A few things to note about this recipe:
Yeah, I don’t have the space or equipment to temper chocolate, so I “ghetto-tempered” it in the microwave. If you can’t temper chocolate in your kitchen, at least melt half of it then stir in the other half until smooth, either on the stovetop or in the microwave like I did. If you melt it all at once it will get ugly gray spots on it in the freezer. Your pops will still taste fine but they will be uuuugly, and the chocolate won’t have such a nice snap to it when you bite it.
Another thing to consider would be a second layer of chocolate coating on the cups – if I make these again I would like to have a thicker shell. You could also cover the exposed ice cream with more chocolate. If you use smaller cups and fill them all the way it would eliminate the jagged edges that mine got.
I also didn’t add alcohol to the ice cream like I normally do and I would suggest that anyone else trying this method also refrain from adding it. Reason being? Well, I add alcohol to make ice cream softer, but in this case you want it to stay hard and on the stick! However, if you just want to make the ice cream recipe and not the pop part, feel free to add a couple Tbsp of vodka, mint schnapps, Vandermint, creme de cacao…etc.

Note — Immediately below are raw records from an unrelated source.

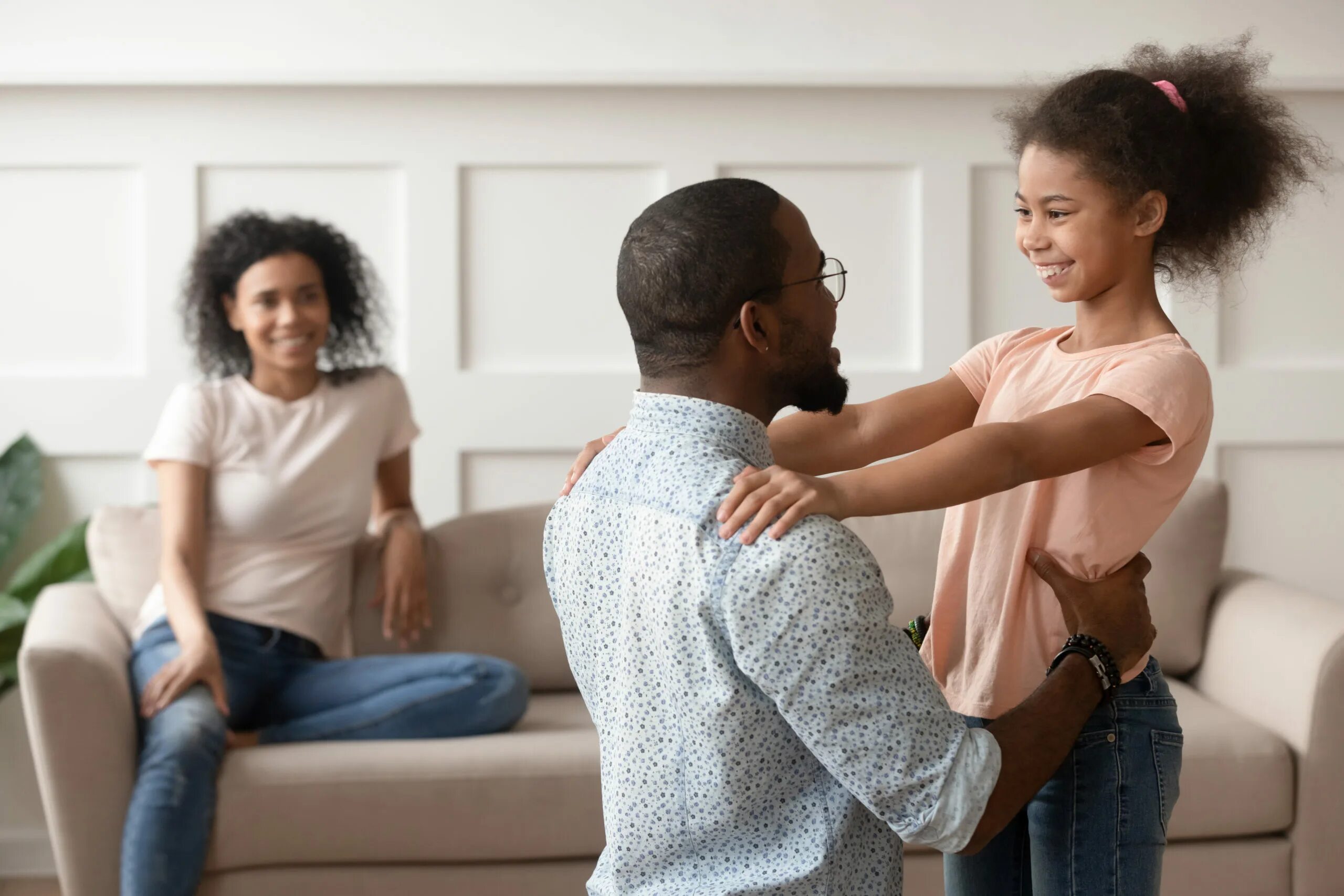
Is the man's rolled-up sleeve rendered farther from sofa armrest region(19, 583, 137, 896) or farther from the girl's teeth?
sofa armrest region(19, 583, 137, 896)

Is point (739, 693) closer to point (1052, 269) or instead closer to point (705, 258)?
point (705, 258)

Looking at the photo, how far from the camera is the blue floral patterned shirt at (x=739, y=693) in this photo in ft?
2.98

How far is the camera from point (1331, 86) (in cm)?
296

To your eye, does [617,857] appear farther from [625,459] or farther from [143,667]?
[143,667]

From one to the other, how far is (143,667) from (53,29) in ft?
5.02

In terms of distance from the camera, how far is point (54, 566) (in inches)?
110

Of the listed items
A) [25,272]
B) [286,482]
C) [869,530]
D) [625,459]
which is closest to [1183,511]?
[869,530]

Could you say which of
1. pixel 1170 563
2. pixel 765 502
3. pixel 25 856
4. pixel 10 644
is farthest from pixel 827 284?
pixel 25 856

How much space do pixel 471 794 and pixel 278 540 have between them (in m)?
0.65

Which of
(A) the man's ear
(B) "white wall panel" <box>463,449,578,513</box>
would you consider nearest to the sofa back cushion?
(B) "white wall panel" <box>463,449,578,513</box>

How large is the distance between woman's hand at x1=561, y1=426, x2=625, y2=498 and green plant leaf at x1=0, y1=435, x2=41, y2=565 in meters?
2.07

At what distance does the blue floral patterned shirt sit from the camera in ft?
2.98

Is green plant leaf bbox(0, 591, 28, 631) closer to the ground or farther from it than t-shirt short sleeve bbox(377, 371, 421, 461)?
closer to the ground

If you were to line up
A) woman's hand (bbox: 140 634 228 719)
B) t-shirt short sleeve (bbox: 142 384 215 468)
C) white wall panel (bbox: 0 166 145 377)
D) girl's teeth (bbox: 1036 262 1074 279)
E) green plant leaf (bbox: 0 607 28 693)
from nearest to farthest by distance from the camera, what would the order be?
girl's teeth (bbox: 1036 262 1074 279) < woman's hand (bbox: 140 634 228 719) < t-shirt short sleeve (bbox: 142 384 215 468) < green plant leaf (bbox: 0 607 28 693) < white wall panel (bbox: 0 166 145 377)
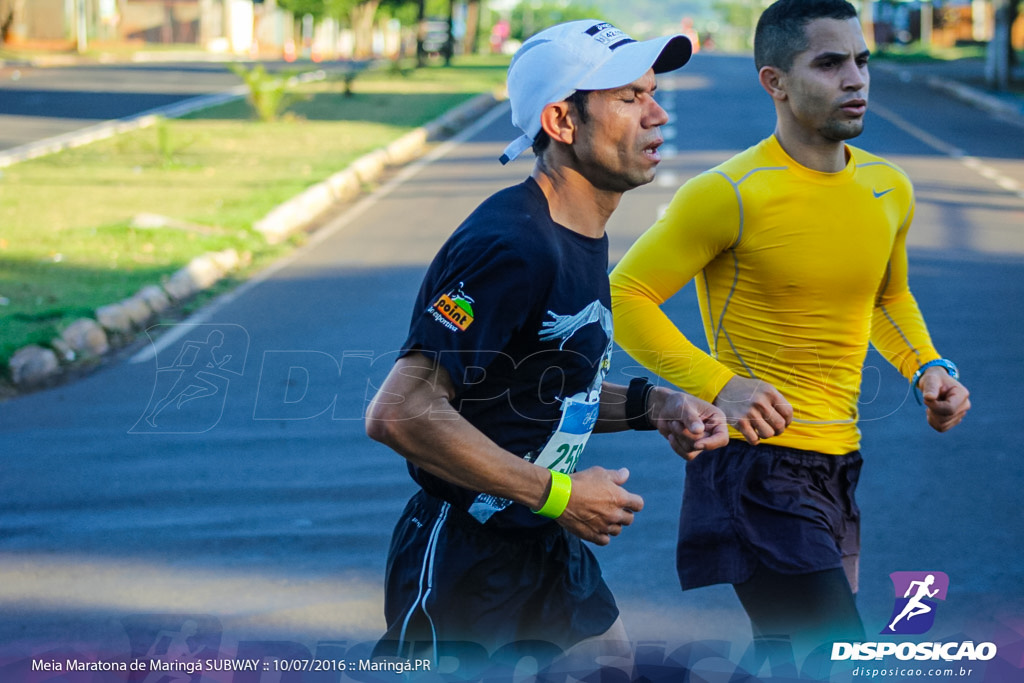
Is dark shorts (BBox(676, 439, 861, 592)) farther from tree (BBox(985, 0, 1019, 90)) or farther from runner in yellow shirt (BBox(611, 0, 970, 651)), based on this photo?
tree (BBox(985, 0, 1019, 90))

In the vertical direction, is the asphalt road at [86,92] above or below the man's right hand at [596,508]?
below

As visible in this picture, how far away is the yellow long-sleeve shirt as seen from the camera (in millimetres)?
3279

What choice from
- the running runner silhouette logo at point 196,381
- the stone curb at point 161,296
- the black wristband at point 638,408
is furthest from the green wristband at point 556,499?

Chocolate-Covered Minty Ice Cream Pops
- 2 cups cream
- 2 cups milk
- 1 1/2 cups sugar
- 20-25 wintergreen leaves, washed & dried
- 5-6 oz. chopped dark chocolate
- 6 egg yolks
- Pinch of fine salt
- Green & blue food coloring (optional)
Combine the cream, milk and sugar in a medium saucepan. Tear each mint leaf in half and add them to the pan. Bring just to a boil, then remove from heat and cover to steep for 10-15 minutes.
Meanwhile, place half the chocolate in a microwave-safe bowl. Microwave on high for 30 seconds, then stir. Repeat until the chocolate is completely melted, then add the rest and stir until totally smooth. Using a clean paintbrush or another food-safe brush, paint the insides of small waxed paper cups (I used 9 oz. cups and got 7 pops filling them 3/4 full; use smaller ones if you want more/smaller pops) with a solid-but-not-too-thick layer of chocolate. Place in freezer.
In a large mixing bowl, whisk the yolks with the salt. Strain the leaves out of the cream mixture. Temper the yolks by drizzling in a little of the warm cream mixture, whisking constantly. Add the rest of the cream mixture in a thin stream, whisking the whole time so your yolks don’t curdle. Once fully incorporated, return the mixture to the saucepan and cook over medium-low until the custard is thick (can coat the back of a spoon) but not boiling. Strain into a medium mixing bowl and (carefully!) whisk in the food coloring if you want your ice cream to be minty green. You will probably have to add a little blue to counteract the natural yellowishness of the custard. Chill over an ice bath and/or in the fridge until cold. Churn in an ice cream maker or follow my instructions to make ice cream with no mechanical help. Once thick and mostly frozen, pour into prepared chocolate-lined cups and put a popsicle stick in the middle of each. Return to the freezer for a few hours to fully harden (overnight is probably best).
To serve, cut a slit in the rim of the paper cup and slowly rip it off in a long spiral, carefully popping the bottom of the cup off the top of the pop.
One more note: if you make this using a different kind of mint (say, peppermint or spearmint) you should reduce the amount of leaves steeped in the cream by at least half and maybe quarters. Wintergreen is very mild but other mints most certainly are not.